Cell phone use by expectant mothers not tied to brain problems in kids

(Reuters Health) - Pregnant women who use cell phones may be no more likely to have kids with brain development problems than expectant mothers who avoid mobile devices, a recent study suggests.

“We found no evidence of a harmful effect of the mother using her cell phone during pregnancy on her child’s neurodevelopment at 3 and 5 years,” said senior study author Dr. Jan Alexander of the Norwegian Institute of Public Health.

“To our surprise, the more the mother was using her cell phone during pregnancy, the better language and motor skills her child had at 3 years of age,” Alexander said by email. “A similar finding for father’s use, however, points to other lifestyle factors and not the physical impact of cell phones.”
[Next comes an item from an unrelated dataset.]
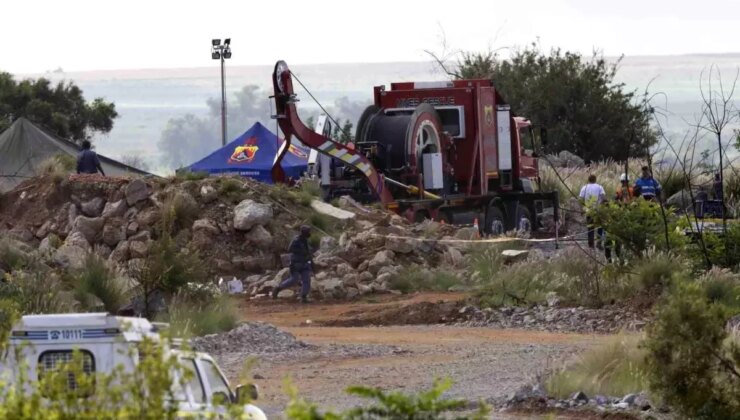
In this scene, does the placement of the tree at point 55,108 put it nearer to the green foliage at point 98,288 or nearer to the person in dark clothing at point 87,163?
the person in dark clothing at point 87,163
Some previous research, primarily in animals, has raised concerns about whether exposure to radiofrequency electromagnetic fields from cell phones might harm developing babies’ brains. But results have been mixed, and many of the studies have been too small or brief to assess the long-term impact of cell phone exposure on child development, researchers note in BMC Public Health.

For the current study, researchers examined data on 45,389 mother-child pairs, surveying women about their cell phone use during pregnancy and their child’s language, communication and motor skills at age 3 and 5.

Overall, about 10 percent of the women said they never or rarely used cell phones while they were pregnant, while 39 percent were considered “low” users, 47 percent were “medium” users and about 4 percent were “high” users.

Researchers considered women low users if they were on cell phones a few times a week and medium users if they were on mobile devices daily. The high users were on cell phones at least an hour every day.

Compared to kids born to women who rarely if ever used cell phones during pregnancy, children of cell phone users had a 27 percent lower risk of having low sentence complexity, 14 percent lower risk of incomplete grammar and 31 percent lower risk of having moderate language delay at age 3, the study found.

Children born to mobile phone users also had an 18 percent lower risk of low motor skills at age 3.

The study isn’t a controlled experiment designed to prove whether or how cell phone exposure during pregnancy might influence child development. Parents also might have provided inaccurate information on their child’s language development.

Even so, the findings should reassure expectant mothers that using a cell phone won’t necessarily harm babies’ developing brains, the researchers conclude.

But other research has linked cell phone exposure to developmental problems like hyperactivity, and one study isn’t enough to settle questions about the safety of exposing babies to mobile phones in utero, said Laura Birks, a researcher at the Barcelona Institute for Global Health (ISGlobal) who wasn’t involved in the study.

“I would not say that women have no reason to worry about cell phone use during pregnancy,” Birks said by email.

“While this study demonstrates a correlation between high cell phone use and improved language and motor skills in the child, we cannot conclude that this relationship is causal or that the child is not experiencing some other adverse effect of radio frequency exposure,” Birks added.

“If pregnant women want to reduce radiofrequency exposure while taking on the phones, they can use the hands-free function while talking on the phone and avoid holding the phone next to the abdomen,” Birks advised.